(This article was originally published in Forbes)
Recent reports of physical altercations and copyright infringements involving street performers in Times Square have prompted New York City’s mayor and council to push for new regulations and licensing requirements on these struggling performers. The problem, however, is the crime and not the costume. Ironically, the idea that the government can swoop in and make it all better by imposing licensing requirements is the make-believe part of this developing story.
The news broke earlier this month that the New York City Councilis considering legislation that would require the beloved costumed performers in Times Square to obtain a government license before being allowed to work. While the details of the bill are not yet public, licenses and permits of this sort often place a substantial financial cost on the worker — not just from fees at the outset, but also hefty fines for not complying. Historically, no such license has been required for the costumed performers in NYC, but the move comes in reaction to a few isolated incidents in which performers have harassed tourists.
But it is already illegal to harass, intimidate, assault, or grope others – license or not. Costumed performers that commit crimes should be (and have been) arrested. Period. And the New York Police Commissioner, a supporter of the bill, admits that there are already 50 officers patrolling the area at any given time, and that crime in Times Square is actually down a whopping 80% compared to last year. Commissioner Bratton told the NY Daily News, “It’s probably the safest place in the world …The tourists seem to enjoy (the costumed characters) quite a bit.”
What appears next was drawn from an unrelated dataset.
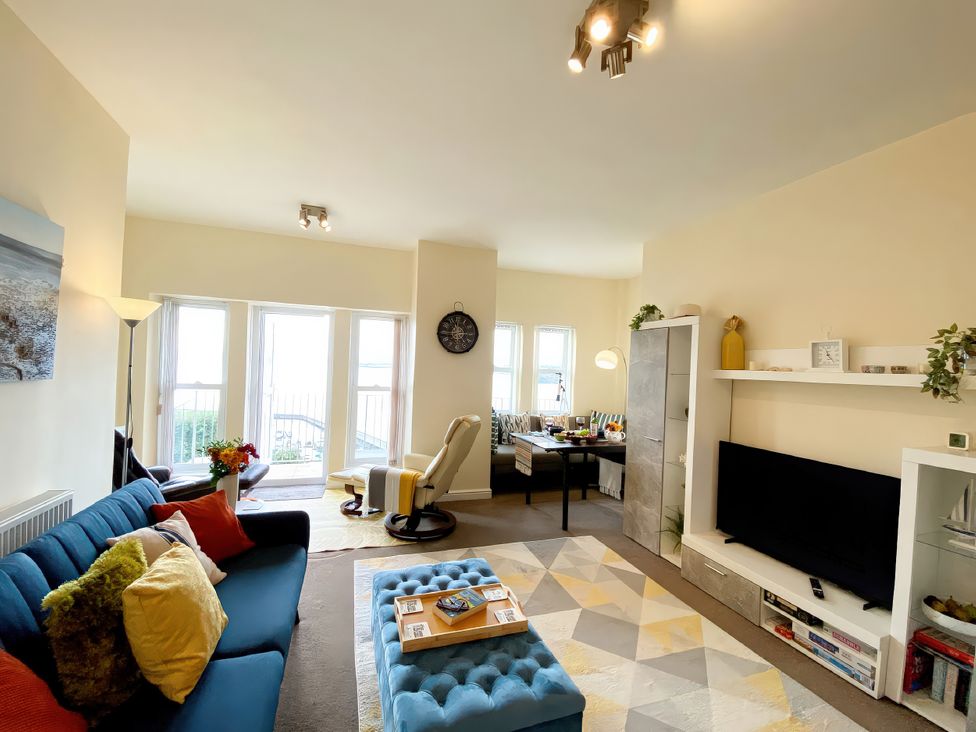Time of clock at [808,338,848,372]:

If the stated goal of public safety is already achieved without requiring a license, why then go after Hello Kitty and Big Bird? That reason remains unclear. What is clear, however, is that licensing this profession is a burden that unfortunately targets Hispanics, who make up the majority of the performers according to a 2014 New York Times exposé.
The Times article details how Joana Toro, a Colombian native, started performing to earn a little extra money while studying English. Clicking through the article, one learns of Berta, a 55-year-old woman from Mexico who repairs her Minnie Mouse costume by hand. Since beginning her work in Times Square 15 years ago, she has collected over 10 different costumes, and has put her two sons through college off her earnings from this work. There is also a gentleman named Carlos and his wife, who proudly display portraits of themselves in character, as well as a photograph of several Latin American immigrants changing into character at the 42nd Street subway station in Times Square. These examples are a just a few of many that represent the American Dream playing out in the most public of ways.
The freedom and flexibility of working as a costumed performer is what attracted most of these Latin American immigrants to the job in the first place. From the Timesarticle: “Many of the performers come from Passaic, N.J., and include a large number of Mexican and Peruvian immigrants. They commute to Manhattan by bus and change wherever they can, often in subway stations.” Some explained that the work is great because it is not necessary to have perfect English; others liked the instant fame of portraying figures from American pop culture; still others liked the flexibility and excitement of easily changing from one character to the next.
Whatever their unique reason, what most have in common is the desire to work hard and simply earn a living. It seems harmless enough to require a license, but a look at other regulated industries illustrates the slippery slope of this first step (for example, taxis, food trucks, or cosmetologists). Whatever form the new regulations take, it is nonetheless an added burden on the shoulders of those struggling to climb the economic ladder. Numerous studies show that occupational licensing laws disproportionately impact minorities and Hispanics. Given today’s poor job market, the government should be looking for ways to scale back these obstacles, not add more. Rather than pretend to play hero, perhaps the NYC council should rely on current avenues of enforcement that have already been addressing the incidents without stripping these individuals of economic opportunity. Even Superman knew when to put away the cape.